An Arizona native told me when he was growing up he thought Globe-Miami was the name of a single town because they were always linked in weather forecasts.
Miami is a little sister to Globe and both towns share the challenges that have come with the decline of copper mining in the region.
That explains a lot about Miami's business district, which has a wealth of historic buildings but few merchants. Too many buildings are boarded up and begging for renovation. That includes the Traveler's Hotel (below left) on Sullivan Street.
The red and blue building (below right) was a Miami firehouse and later a hotel. Colorful downtown buildings have brightened up what would otherwise be a black and white historic district.
One of the town's most popular restaurant's is Guayo's El Rey, a fixture here since 1938. Greg and Dorine Esparza are third-generation owners of the family business and they've been running it for 30 years.
The Bullion Plaza Cultural Center & Museum, 150 N. Plaza Circle, tells the stories of the Miami's mining history. It's open Thursday to Saturday 11 a.m. to 3 p.m. and Sunday from noon to 3 p.m. At one point it was a segregated school serving Mexican-American pupils.
Another bright spot in Miami is the gleaming Our Lady of Blessed Sacrament Catholic Church. Built in 1917, it was added to the National Register of Historic Places in 2008.
The Copper Miner's Rest bed and breakfast on Chisolm Avenue has an interesting history. It was the Soderman Building constructed from 1917-21 to replace a 1910 frame building.
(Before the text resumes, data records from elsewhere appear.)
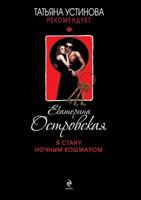 YA Stanu Nochnym Koshmarom 5699649735 Book Cover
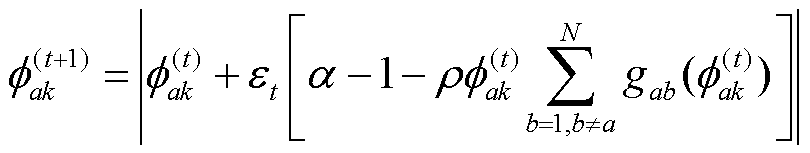 width=176.6,height=33.3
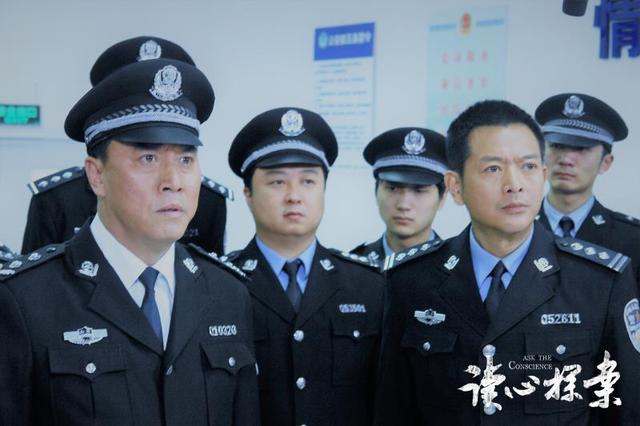 《读心探案》开播,这部心理探案刑侦社会剧青岛造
The Sodermans operated operated a rooming house and the Wasa Bar, named for a region in their native Finland. Naturally, it included a Finnish sauna that was in use until 1950.
Don't miss nearby Globe to the east: http://www.ontheroadarizona.com/globe.html
The Miami Library, 282 S. Adonis Ave., is in a former gymnasium that houses the Miami High School Sports Hall of Fame. It also has four panoramic photos of Miami from a century ago and other town artifacts.